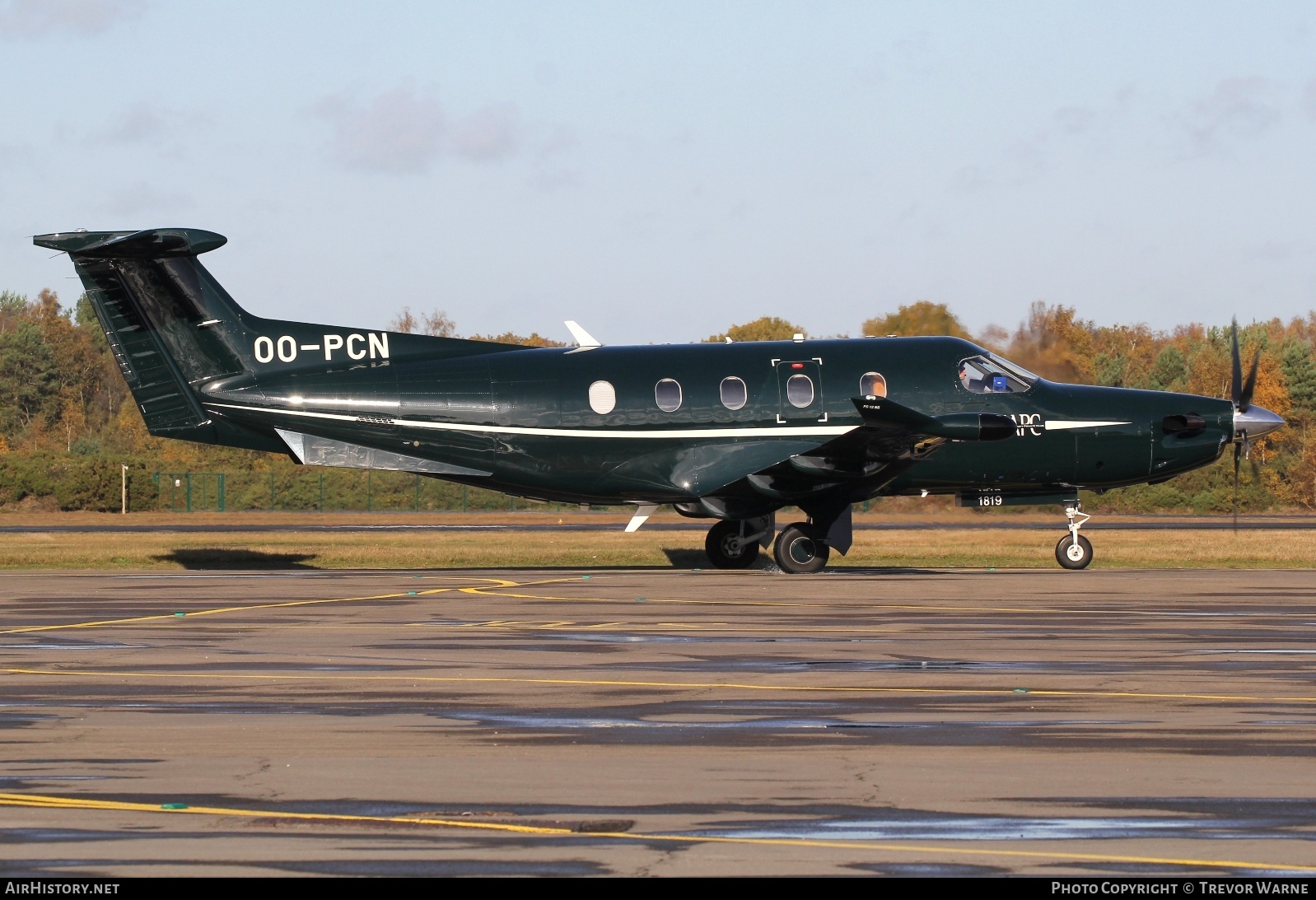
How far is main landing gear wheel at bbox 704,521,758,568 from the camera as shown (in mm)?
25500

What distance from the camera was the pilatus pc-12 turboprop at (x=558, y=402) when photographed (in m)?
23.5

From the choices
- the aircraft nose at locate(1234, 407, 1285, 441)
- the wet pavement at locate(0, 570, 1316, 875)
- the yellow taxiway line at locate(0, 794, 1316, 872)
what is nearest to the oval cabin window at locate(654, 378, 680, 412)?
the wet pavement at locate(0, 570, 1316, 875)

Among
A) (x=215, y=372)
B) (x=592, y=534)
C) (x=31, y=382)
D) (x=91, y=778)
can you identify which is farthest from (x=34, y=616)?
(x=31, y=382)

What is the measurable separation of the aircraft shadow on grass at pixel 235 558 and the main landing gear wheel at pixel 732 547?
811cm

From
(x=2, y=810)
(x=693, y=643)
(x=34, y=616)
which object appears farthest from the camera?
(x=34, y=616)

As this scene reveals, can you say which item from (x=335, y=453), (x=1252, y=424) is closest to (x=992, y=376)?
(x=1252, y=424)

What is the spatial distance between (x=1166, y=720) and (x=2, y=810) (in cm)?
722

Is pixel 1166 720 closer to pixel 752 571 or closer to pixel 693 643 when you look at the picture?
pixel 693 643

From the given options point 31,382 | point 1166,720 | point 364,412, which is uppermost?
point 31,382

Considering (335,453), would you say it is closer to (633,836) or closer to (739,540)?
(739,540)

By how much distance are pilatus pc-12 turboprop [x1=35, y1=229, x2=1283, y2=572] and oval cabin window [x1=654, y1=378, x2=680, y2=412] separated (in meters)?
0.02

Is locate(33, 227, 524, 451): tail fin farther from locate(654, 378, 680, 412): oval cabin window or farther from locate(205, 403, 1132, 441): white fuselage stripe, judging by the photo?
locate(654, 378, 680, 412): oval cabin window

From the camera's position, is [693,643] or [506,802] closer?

Task goal
Repeat only the lines running from the line that contains "What is the measurable" through the last line above, inclusive.

Response below
What is the measurable separation of the aircraft shadow on grass at pixel 235 558 and the main landing gear wheel at pixel 732 547?
811cm

From
(x=2, y=810)
(x=693, y=643)
(x=34, y=616)
which object appears farthest from the camera?
(x=34, y=616)

As this scene reveals, can you say which item from (x=335, y=453), (x=1252, y=424) is closest to (x=992, y=376)?
(x=1252, y=424)

What is the spatial distance between (x=1166, y=720) and (x=2, y=810) (in cm)?
722

Is pixel 1166 720 closer to pixel 752 571 or closer to pixel 693 643 when you look at the picture?
pixel 693 643

From the given options point 31,382 | point 1166,720 | point 364,412, which is uppermost?
point 31,382

Considering (335,453), would you say it is closer to (633,836) or closer to (739,540)?
(739,540)

By how much distance are pilatus pc-12 turboprop [x1=35, y1=229, x2=1283, y2=572] and oval cabin window [x1=654, y1=378, x2=680, y2=412] separated (in meters)?
0.02

Is locate(33, 227, 524, 451): tail fin farther from locate(654, 378, 680, 412): oval cabin window or farther from locate(205, 403, 1132, 441): white fuselage stripe, judging by the photo?
locate(654, 378, 680, 412): oval cabin window

From the camera's position, is [693,643] or [506,802] closer?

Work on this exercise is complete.